Provided text
------------------------

After almost three decades of business in the City of Cotati, Friar Tucks Pub, located at 8201 Old Redwood Highway in the heart of Cotati, is closing its doors. I discussed the decision with owner Cheryl Nixon and her sons Rudy and Randy on Monday afternoon by phone. The Nixons announced the sad news on social media shortly thereafter. An exact date to close their doors has not yet been set but they’ll likely “go dark” according to Rudy by the week of January 18. Rudy said he wanted to give the public an opportunity to come by, take pictures and say goodbye.
Friar Tucks was started by Cheryl and her husband Marcus in 1992 near Oliver’s Market. It was Marcus’ dream, but they built the business together helped by good friends and family. Marcus passed away in 2013. Cheryl was the sole proprietor. According to Rudy, Friar Tucks was the longest originally sole proprietor, woman-owned business in Sonoma County. They moved to their current location downtown Cotati in 2007. Since their inception they have been an integral part of Cotati and the local community. The name originated when the Nixons and some friends were brainstorming what to call it. Some suggested since they all liked Robin Hood, that it be called Friar Tucks. And that’s what they did.
Friar Tucks and the Nixon family were heavily involved in their community. Cheryl served on the Cotati Chamber of Commerce for ten years. was president twice and was enshrined in the businessperson hall of fame, among other awards. The pub was a well-known event location for business meetings, social gatherings, theme parties, fundraising and sports viewing. One such event was the “Cotati Crawl” enjoyed by current and former students at Sonoma State University as well as local area families. It was originated and created by Cheryl Nixon and Friar Tucks in 1996. It is also known throughout Northern California and even in Nevada. SSU graduates often return with their families many years after they graduated to participate and relive the tradition. Graduates proudly retain their Cotati Crawl diplomas.

------------------------

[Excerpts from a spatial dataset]
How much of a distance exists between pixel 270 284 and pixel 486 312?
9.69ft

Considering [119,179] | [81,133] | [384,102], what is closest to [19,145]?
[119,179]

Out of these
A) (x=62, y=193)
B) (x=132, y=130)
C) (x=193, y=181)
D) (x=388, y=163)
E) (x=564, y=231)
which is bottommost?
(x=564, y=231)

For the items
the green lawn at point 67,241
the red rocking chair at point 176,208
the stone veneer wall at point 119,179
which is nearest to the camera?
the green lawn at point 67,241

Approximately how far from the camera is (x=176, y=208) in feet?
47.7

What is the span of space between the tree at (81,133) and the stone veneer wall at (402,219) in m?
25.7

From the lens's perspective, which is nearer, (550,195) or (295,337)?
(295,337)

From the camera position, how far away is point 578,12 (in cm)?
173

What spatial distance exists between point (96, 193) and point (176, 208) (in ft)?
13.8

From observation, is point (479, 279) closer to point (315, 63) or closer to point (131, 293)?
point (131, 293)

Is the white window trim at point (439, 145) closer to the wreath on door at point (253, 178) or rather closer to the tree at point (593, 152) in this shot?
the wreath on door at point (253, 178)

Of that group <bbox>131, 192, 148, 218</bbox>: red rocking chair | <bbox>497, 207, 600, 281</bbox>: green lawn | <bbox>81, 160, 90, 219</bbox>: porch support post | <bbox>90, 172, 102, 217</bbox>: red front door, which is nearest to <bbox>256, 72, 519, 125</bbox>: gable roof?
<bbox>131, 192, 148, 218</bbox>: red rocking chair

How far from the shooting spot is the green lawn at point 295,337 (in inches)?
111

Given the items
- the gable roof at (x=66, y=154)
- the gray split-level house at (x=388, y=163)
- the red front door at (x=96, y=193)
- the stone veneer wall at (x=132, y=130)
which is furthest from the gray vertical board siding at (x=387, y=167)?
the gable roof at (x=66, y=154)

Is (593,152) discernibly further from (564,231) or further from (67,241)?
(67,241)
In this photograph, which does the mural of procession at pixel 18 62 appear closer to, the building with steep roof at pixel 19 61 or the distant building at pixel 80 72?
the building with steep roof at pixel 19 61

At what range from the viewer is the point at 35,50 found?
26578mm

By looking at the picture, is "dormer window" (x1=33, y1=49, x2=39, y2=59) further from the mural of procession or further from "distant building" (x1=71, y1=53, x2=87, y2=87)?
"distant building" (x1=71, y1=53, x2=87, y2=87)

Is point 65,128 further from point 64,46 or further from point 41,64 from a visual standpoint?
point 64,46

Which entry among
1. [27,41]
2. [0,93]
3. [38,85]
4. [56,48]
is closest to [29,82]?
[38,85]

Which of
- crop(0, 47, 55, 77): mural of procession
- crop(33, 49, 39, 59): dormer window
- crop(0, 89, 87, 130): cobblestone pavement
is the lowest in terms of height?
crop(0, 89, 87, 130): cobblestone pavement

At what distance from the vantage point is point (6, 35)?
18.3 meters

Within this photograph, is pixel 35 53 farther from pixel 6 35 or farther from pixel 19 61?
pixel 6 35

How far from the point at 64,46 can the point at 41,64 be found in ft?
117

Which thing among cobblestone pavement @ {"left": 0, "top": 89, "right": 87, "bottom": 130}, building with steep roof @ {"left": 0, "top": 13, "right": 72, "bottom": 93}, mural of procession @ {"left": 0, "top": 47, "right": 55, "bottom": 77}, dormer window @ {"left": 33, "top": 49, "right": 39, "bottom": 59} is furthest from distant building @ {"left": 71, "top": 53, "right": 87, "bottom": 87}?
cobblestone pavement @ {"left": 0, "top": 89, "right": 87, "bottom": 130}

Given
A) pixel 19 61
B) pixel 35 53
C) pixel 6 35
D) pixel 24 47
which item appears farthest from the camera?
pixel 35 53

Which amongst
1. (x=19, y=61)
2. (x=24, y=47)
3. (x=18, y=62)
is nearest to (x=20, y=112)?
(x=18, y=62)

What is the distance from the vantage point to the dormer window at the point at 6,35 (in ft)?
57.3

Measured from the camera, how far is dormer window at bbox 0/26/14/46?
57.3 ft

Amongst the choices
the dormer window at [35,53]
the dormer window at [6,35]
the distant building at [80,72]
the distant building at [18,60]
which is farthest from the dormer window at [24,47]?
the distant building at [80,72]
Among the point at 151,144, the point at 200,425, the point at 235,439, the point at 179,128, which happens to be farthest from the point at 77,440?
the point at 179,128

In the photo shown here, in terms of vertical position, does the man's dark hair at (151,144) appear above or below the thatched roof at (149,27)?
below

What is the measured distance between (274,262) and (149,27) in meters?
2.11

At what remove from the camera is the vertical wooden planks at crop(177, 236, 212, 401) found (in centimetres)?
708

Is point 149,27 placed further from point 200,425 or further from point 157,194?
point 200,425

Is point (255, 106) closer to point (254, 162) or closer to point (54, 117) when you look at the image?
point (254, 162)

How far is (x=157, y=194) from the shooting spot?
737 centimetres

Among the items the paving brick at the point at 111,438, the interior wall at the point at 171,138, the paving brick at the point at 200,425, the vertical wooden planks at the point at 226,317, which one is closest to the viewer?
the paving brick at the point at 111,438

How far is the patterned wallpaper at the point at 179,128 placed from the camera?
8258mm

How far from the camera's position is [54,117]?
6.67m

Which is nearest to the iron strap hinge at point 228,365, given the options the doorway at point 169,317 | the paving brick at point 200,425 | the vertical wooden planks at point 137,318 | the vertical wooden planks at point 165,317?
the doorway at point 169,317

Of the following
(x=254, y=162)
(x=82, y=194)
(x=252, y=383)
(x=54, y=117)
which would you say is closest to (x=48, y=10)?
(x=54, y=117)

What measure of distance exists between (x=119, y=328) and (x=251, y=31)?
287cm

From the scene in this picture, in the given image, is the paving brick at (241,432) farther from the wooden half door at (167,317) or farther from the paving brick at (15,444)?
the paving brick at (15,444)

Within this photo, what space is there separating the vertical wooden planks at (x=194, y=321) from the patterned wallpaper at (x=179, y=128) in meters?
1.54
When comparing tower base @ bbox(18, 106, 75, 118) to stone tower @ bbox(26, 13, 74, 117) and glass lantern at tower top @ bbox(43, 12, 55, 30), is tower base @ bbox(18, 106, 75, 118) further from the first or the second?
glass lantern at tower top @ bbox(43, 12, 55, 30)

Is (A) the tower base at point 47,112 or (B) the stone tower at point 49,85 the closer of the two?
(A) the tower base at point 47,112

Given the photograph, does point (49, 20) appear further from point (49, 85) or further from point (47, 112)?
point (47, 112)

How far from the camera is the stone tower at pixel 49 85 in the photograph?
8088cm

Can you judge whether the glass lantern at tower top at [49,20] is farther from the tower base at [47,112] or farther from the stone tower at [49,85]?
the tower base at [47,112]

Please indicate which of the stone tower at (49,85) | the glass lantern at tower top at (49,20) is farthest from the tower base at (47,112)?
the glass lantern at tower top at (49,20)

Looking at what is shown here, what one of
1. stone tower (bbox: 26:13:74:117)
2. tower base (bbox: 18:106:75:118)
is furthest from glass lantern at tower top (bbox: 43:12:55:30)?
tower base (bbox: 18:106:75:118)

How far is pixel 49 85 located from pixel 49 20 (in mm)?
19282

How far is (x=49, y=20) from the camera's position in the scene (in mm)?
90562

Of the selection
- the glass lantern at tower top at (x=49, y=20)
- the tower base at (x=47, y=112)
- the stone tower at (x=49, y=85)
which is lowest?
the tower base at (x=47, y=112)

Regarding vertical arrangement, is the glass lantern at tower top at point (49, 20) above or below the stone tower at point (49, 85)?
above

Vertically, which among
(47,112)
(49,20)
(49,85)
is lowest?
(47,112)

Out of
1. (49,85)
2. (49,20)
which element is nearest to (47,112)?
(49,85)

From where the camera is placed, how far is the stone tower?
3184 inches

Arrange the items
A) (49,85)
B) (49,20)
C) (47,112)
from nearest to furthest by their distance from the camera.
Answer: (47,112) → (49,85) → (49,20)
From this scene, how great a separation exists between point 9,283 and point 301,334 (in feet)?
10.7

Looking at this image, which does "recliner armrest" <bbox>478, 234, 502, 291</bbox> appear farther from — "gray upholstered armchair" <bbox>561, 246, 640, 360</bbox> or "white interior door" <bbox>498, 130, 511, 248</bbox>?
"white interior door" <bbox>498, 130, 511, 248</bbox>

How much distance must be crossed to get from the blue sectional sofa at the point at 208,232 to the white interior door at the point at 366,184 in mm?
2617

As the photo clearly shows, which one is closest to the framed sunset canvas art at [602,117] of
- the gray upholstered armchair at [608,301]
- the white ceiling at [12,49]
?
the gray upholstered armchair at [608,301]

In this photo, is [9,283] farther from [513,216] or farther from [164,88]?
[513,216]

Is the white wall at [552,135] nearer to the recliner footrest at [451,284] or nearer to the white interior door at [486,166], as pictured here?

------------------------

Work to do
a - Answer these questions from the piece on Friar Tucks Pub:
(i) At what street address is the pub located?
(ii) In what year did the pub move to its current downtown Cotati location?
(iii) In what year was the "Cotati Crawl" originated?
b - Copy word for word the part of the Friar Tucks Pub piece starting with "Friar Tucks and" and going on through "Cotati Crawl diplomas.".

Outputs
a -
(i) 8201 Old Redwood Highway
(ii) 2007
(iii) 1996

b -
Friar Tucks and the Nixon family were heavily involved in their community. Cheryl served on the Cotati Chamber of Commerce for ten years. was president twice and was enshrined in the businessperson hall of fame, among other awards. The pub was a well-known event location for business meetings, social gatherings, theme parties, fundraising and sports viewing. One such event was the “Cotati Crawl” enjoyed by current and former students at Sonoma State University as well as local area families. It was originated and created by Cheryl Nixon and Friar Tucks in 1996. It is also known throughout Northern California and even in Nevada. SSU graduates often return with their families many years after they graduated to participate and relive the tradition. Graduates proudly retain their Cotati Crawl diplomas.